*** AVAILABLE DATA ***
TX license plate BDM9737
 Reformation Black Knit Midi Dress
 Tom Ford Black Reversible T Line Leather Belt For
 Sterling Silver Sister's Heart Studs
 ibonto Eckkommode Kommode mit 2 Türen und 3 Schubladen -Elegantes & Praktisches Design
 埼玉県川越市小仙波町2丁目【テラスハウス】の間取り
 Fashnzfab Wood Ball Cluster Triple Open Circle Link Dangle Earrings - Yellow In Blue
***
INSTRUCTIONS FOR THE TASK: Return each line of the listing above that contains the word "Black".

RESPONSE TO THE TASK:
 Reformation Black Knit Midi Dress
 Tom Ford Black Reversible T Line Leather Belt For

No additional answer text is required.